Fulcrum icon indicating copy to clipboard operation
Fulcrum copied to clipboard

Is it be possible to give txnum2txhash the same structure on disk as txhash2txnum?

Open hMsats opened this issue 3 years ago • 7 comments

Me again :-)

Would it be possible to store the flat file txnum2txhash as smaller files like it is done in the directory txhash2txnum? The reason for this question is that I backup my whole system every month via rsync which only copies the files that have changed. This is usually a fraction of the total number of files on my system and results in a huge speedup.

For the bitcoin blockchain I perform multiple rsyncs until nothing is copied anymore and then "repair" the blockchain running the software on a different computer. In this way I'm able to keep the bitcoin software running while making a backup and keep all my connections.

From what I've seen, a similar trick is possible for Fulcrum but it's the big 21 GB txnum2txhash that makes it hard/impossible. But even if it's necessary to stop Fulcrum, do a final rsync and then restart Fulcrum, the downtime would be much smaller.

More in general, I think for backup purposes it's always a good idea to keep files on disk relatively small.

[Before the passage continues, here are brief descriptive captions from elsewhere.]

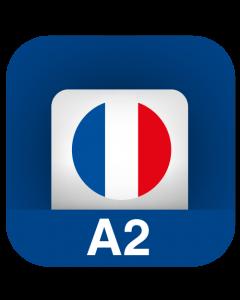 Lingua francese A2 - Elementare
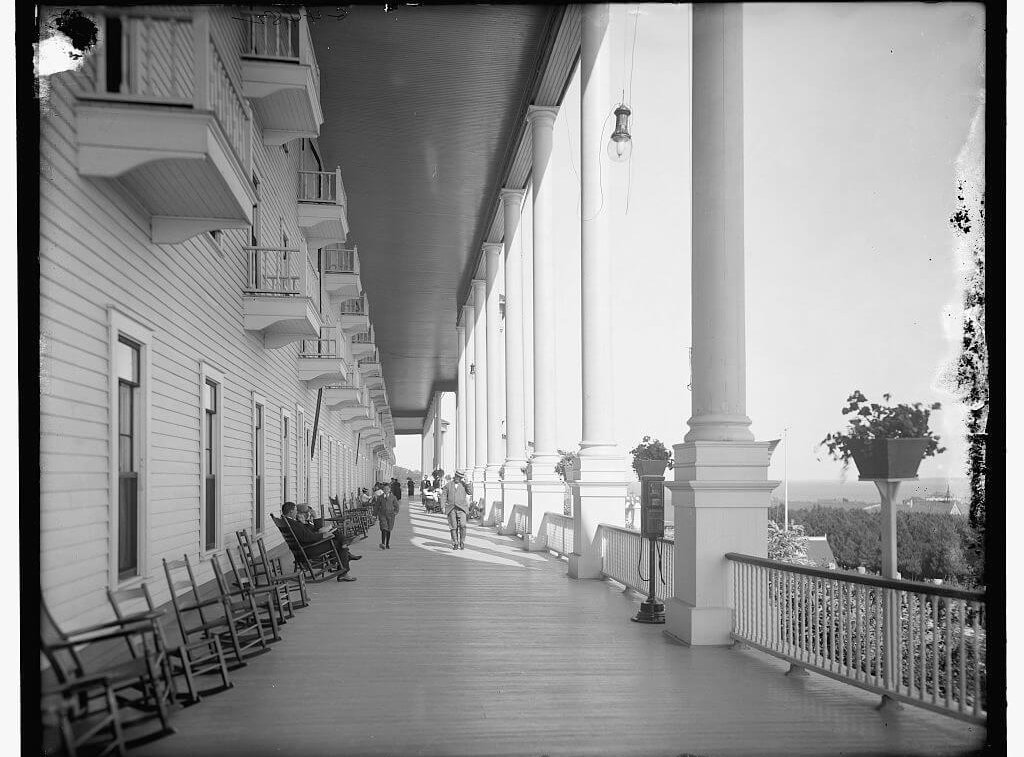 Front Porch Library of Congress black and white photo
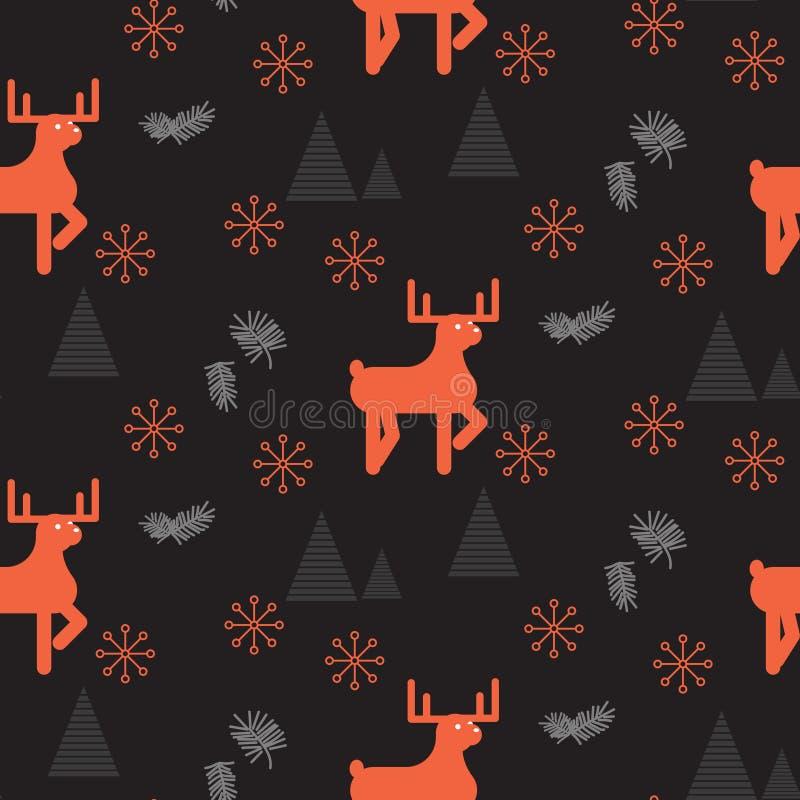 Rode herten in een donker hout naadloos patroon vector illustratie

hMsats avatar Nov 20 '21 07:11 hMsats

Hi, sorry it took so long to reply. Yes it's possible. Doesn't rsync do binary diffs and only copy subsets of files? Or.. does it copy the whole files?

From what I've seen, a similar trick is possible for Fulcrum

Hmm. It's only a matter of time before you get some corruption there but.. ok. Surprised that works at all... who knows what rocksdb does in the background. It's constantly writing to disk so.. sounds scary that it works. Ha ha.

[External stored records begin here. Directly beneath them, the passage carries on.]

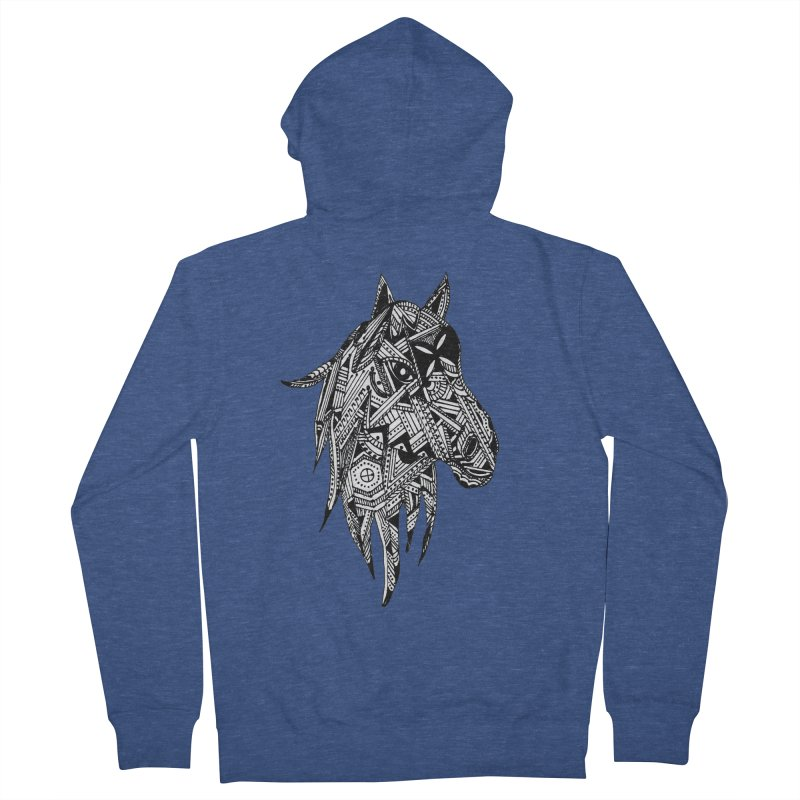 FEATHER HORSE Women's French Terry Zip-Up Hoody by designsbydana's Artist Shop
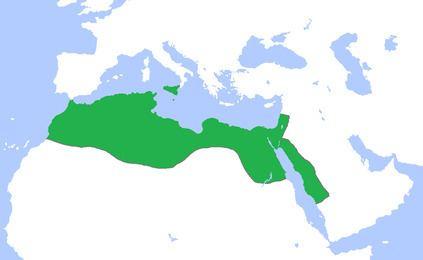 Fatimid Caliphate worldstudiesperlman Fatimid Caliphate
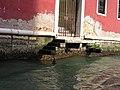 Cannaregio, 30100 Venice, Italy - panoramio (73).jpg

More in general, I think for backup purposes it's always a good idea to keep files on disk relatively small.

Yeah, probably. I'll think about implementing this at some point. It would require some engineering to get right and also be configurable by the user. Likely if user turns it on, the app will have to "split" the file on the spot at startup. And if user turns it off, or adjusts a param, it would unsplit/resplit.. or something.

cculianu avatar Dec 02 '21 14:12 cculianu

Hi, sorry it took so long to reply.

No problem. It's an enhancement, not a bug.

Doesn't rsync do binary diffs and only copy subsets of files? Or.. does it copy the whole files?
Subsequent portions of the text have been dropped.